**Task instructions**.
The records that follow are to be reproduced verbatim.
*** Opening Listed records ***
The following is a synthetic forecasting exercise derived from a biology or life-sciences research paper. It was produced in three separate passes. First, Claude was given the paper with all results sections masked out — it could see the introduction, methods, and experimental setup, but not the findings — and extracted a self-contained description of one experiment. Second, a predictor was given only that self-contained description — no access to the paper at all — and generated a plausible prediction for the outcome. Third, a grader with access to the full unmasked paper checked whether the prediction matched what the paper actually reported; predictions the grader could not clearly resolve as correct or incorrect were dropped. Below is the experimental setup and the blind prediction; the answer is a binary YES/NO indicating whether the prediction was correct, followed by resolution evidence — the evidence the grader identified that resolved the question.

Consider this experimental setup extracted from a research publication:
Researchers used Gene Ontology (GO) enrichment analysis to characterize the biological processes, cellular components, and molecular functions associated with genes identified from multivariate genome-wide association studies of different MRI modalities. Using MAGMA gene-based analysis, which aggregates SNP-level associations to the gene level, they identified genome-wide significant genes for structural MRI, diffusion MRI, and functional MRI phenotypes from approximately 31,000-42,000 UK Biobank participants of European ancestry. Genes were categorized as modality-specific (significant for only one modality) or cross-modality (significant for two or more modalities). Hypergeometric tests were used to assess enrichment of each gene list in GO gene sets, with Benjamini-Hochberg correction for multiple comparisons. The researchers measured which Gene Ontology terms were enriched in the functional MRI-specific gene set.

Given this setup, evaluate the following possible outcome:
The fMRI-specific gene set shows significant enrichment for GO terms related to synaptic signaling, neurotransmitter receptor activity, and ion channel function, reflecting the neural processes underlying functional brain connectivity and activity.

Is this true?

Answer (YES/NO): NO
*** Closing Listed records ***
**Solution below**.
The following is a synthetic forecasting exercise derived from a biology or life-sciences research paper. It was produced in three separate passes. First, Claude was given the paper with all results sections masked out — it could see the introduction, methods, and experimental setup, but not the findings — and extracted a self-contained description of one experiment. Second, a predictor was given only that self-contained description — no access to the paper at all — and generated a plausible prediction for the outcome. Third, a grader with access to the full unmasked paper checked whether the prediction matched what the paper actually reported; predictions the grader could not clearly resolve as correct or incorrect were dropped. Below is the experimental setup and the blind prediction; the answer is a binary YES/NO indicating whether the prediction was correct, followed by resolution evidence — the evidence the grader identified that resolved the question.

Consider this experimental setup extracted from a research publication:
Researchers used Gene Ontology (GO) enrichment analysis to characterize the biological processes, cellular components, and molecular functions associated with genes identified from multivariate genome-wide association studies of different MRI modalities. Using MAGMA gene-based analysis, which aggregates SNP-level associations to the gene level, they identified genome-wide significant genes for structural MRI, diffusion MRI, and functional MRI phenotypes from approximately 31,000-42,000 UK Biobank participants of European ancestry. Genes were categorized as modality-specific (significant for only one modality) or cross-modality (significant for two or more modalities). Hypergeometric tests were used to assess enrichment of each gene list in GO gene sets, with Benjamini-Hochberg correction for multiple comparisons. The researchers measured which Gene Ontology terms were enriched in the functional MRI-specific gene set.

Given this setup, evaluate the following possible outcome:
The fMRI-specific gene set shows significant enrichment for GO terms related to synaptic signaling, neurotransmitter receptor activity, and ion channel function, reflecting the neural processes underlying functional brain connectivity and activity.

Is this true?

Answer (YES/NO): NO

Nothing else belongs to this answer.